**TEXT SEGMENT**.
Christopher Lee Cornell allegedly kept trying from behind bars to urge others to violence in support of the Islamic State group


This July 29, 2016 file booking photo made available by the Boone County Jail in Burlington, Ky., shows Christopher Lee Cornell of Green Township in suburban Cincinnati.

Boone County Jail via AP File

By Dan Sewell
Associated Press

CINCINNATI — An Ohio man who plotted to attack the U.S. Capitol during President Barack Obama’s 2015 State of the Union address kept trying from behind bars to urge others to violence in support of the Islamic State group, federal authorities say.

Prosecutors described 22-year-old Christopher Lee Cornell’s jail activities in a sentencing memorandum filed this week ahead of a Dec. 5 sentencing hearing. They want a judge to sentence him to 30 years in prison after he pleaded guilty earlier this year to three charges.

“This case is unusual in the amount of post-arrest conduct and misconduct by the defendant ... his persistence in trying to incite violence and his efforts to obstruct justice through witness intimidation,” the filing by U.S. Attorney Benjamin C. Glassman’s office stated. “These events reflect a profound lack of remorse, or at least, a very lengthy delay in the appearance of remorse by Cornell.”

Cornell’s attorneys plan to state their recommendations on sentencing next week to U.S. District Judge Sandra Beckwith.

“The entire issue is much more complex than what is noted in the government memo,” attorney Martin Pinales said.

The defense Wednesday filed a mental health report for Cornell under seal, and stated they plan to have psychologist Scott Bresler, who has met repeatedly with Cornell, testify at the sentencing hearing.

His attorneys filed a motion last year saying there was “reasonable cause to believe” Cornell was mentally incompetent. However, Beckwith ruled in April he was competent for trial after hearing testimony.

The FBI arrested Cornell on Jan. 14, 2015, in a gun shop parking lot in suburban Cincinnati, saying he had just bought two M-15 semi-automatic rifles and 600 rounds of ammunition. He was arrested less than a week before Obama’s scheduled address in Washington; federal authorities say Cornell wanted to shoot the president, members of Congress and others at the speech.

Prosecutors said Cornell continued while in jail to promote violence, trying to circulate his “Message to America” call for others to “fight against the disbelieving people of America.” He told WXIX-TV in an interview that he wanted to shoot Obama in the head, and U.S. authorities said he was able to circumvent a security program on a jail computer terminal meant for legal research to make internet posts about his Capitol attack plan and call for others to wage “violent jihad.”

**BRIEF**.
Print the stretch of the Cornell sentencing article above from "Prosecutors described 22-year-old" through "to three charges.", word for word.

**SUPPLIED RECORDS**.
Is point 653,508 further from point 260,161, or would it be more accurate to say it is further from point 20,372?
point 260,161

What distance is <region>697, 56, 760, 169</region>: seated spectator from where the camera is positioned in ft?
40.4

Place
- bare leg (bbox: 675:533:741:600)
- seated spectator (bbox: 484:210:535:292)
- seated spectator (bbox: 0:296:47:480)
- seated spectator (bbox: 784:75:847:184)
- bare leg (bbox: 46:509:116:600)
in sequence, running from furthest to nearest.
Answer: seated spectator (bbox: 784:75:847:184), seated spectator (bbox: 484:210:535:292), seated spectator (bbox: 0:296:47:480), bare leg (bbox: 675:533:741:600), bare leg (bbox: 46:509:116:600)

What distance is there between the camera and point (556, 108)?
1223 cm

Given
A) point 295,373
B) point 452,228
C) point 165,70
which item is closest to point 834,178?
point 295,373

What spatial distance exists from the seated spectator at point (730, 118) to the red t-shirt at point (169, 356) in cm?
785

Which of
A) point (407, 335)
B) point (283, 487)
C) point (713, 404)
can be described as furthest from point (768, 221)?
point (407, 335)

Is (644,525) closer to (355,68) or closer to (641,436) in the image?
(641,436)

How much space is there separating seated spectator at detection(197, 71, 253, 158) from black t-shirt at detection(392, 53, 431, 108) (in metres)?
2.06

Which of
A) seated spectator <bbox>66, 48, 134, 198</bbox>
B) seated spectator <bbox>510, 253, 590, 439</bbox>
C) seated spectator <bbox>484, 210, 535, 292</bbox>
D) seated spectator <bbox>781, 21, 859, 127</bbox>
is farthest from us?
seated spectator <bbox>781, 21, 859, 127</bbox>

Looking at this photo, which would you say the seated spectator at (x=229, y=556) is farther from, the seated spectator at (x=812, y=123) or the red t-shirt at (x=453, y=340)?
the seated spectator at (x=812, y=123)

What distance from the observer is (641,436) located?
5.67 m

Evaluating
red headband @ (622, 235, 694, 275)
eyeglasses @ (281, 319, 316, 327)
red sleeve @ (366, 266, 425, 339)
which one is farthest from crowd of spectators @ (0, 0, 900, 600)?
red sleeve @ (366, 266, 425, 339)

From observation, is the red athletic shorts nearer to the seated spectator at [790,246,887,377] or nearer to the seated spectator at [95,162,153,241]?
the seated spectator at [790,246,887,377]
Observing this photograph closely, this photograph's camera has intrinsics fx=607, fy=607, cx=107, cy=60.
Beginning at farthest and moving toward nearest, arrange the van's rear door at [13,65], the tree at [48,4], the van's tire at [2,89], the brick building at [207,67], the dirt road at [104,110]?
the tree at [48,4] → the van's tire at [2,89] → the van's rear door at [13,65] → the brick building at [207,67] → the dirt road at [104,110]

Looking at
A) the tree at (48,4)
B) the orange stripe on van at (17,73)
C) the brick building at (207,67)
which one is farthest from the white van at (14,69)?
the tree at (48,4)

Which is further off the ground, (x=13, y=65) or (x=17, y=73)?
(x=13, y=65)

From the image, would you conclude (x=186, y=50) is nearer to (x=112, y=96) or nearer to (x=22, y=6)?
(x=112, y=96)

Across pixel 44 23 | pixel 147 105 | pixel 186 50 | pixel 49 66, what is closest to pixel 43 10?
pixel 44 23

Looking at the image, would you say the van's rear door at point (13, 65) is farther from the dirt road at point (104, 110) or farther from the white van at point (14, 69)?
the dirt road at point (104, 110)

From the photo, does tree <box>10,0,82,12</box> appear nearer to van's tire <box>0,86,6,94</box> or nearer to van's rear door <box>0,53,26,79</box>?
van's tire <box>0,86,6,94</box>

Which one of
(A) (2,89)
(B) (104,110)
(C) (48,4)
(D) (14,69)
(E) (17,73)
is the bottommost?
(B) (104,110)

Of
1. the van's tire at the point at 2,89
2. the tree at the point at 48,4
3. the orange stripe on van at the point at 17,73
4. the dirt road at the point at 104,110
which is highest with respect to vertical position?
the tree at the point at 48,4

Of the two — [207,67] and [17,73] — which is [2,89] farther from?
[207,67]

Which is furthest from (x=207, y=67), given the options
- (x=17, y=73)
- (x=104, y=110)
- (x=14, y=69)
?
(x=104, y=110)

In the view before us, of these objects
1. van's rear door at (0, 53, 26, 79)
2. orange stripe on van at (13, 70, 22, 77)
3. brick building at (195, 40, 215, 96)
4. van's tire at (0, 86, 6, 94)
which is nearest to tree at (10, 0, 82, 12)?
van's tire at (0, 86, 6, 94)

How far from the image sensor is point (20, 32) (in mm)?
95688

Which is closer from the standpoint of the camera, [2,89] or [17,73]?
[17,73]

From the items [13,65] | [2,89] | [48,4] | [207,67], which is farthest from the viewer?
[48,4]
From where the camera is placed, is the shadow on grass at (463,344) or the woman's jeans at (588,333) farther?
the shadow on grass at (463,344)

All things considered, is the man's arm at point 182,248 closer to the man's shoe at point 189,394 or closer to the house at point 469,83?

**EXERCISE RESULT**.
Prosecutors described 22-year-old Christopher Lee Cornell’s jail activities in a sentencing memorandum filed this week ahead of a Dec. 5 sentencing hearing. They want a judge to sentence him to 30 years in prison after he pleaded guilty earlier this year to three charges.